If you look at the dataframe, we know that on appending to the path, the filepath column. - This is the exact value for get_x method in fastai fn_col = 1 which specifies the column name filepath at position 1. - label or get_y is specified by the column name genre at position 3. - valid_pct (ensure what percentage of data to be used for validation) - y_block=CategoryBlock to ensure it’s used for normal classification only and not multi-label

dls = ImageDataLoaders.from_df(
    df_train,
    path,
    valid_pct=0.2,
    seed=34,
    y_block=CategoryBlock,
    item_tfms=Resize(460),
    batch_tfms=aug_transforms(size=224),
    fn_col=1,
    label_col=3,
)
dls.show_batch()

Training fastai model

I trained using a resnet18 model at first, later we stepped up to use resnet50 model.

learn = vision_learner(dls, resnet50, metrics=error_rate)

learn.lr_find()

SuggestedLRs(valley=0.0008317637839354575)

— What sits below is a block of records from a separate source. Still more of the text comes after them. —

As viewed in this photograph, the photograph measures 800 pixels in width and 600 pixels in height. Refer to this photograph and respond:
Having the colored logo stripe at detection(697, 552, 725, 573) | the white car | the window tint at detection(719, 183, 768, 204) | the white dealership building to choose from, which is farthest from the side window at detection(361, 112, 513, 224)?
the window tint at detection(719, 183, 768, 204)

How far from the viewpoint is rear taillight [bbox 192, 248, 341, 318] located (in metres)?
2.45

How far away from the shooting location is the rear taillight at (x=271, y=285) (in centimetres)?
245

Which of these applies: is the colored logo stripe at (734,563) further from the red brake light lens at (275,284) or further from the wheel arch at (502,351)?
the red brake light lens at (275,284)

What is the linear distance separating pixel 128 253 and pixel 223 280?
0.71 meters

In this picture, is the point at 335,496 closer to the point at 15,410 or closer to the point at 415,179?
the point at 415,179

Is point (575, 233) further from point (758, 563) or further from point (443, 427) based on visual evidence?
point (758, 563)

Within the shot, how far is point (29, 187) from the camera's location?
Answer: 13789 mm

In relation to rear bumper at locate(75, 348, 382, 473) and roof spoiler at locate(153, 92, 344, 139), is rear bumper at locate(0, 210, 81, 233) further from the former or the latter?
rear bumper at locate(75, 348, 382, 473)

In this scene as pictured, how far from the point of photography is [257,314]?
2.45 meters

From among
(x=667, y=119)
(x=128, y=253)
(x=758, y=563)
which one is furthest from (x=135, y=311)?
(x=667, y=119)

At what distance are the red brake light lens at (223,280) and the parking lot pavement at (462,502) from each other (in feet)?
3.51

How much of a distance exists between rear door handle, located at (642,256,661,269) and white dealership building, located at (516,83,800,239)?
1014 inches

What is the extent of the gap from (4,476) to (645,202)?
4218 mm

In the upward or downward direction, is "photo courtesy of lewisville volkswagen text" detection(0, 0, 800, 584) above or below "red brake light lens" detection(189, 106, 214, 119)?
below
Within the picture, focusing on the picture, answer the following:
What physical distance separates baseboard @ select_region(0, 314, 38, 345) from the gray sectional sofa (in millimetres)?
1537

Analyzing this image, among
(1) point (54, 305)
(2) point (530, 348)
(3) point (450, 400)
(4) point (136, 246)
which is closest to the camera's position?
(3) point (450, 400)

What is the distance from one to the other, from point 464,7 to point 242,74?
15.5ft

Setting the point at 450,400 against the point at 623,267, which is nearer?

learn.fine_tune(10, 0.0008317637839354575)

epoch	train_loss	valid_loss	error_rate	time
0	2.869285	2.171426	0.616428	01:43

epoch	train_loss	valid_loss	error_rate	time
0	2.312176	1.843815	0.558654	02:07
1	2.102361	1.719162	0.539061	02:08
2	1.867139	1.623988	0.527003	02:08
3	1.710557	1.527913	0.507661	02:07
4	1.629478	1.456836	0.479779	02:05
5	1.519305	1.433036	0.474253	02:05
6	1.457465	1.379757	0.464456	02:05
7	1.396283	1.369344	0.457925	02:05
8	1.359388	1.367973	0.453655	02:05
9	1.364363	1.368887	0.456167	02:04

learn.export("model.pkl")

Pushing models to hugging face

huggingface_hub has released two new functions to easily push fastai models to Huggingface Hub.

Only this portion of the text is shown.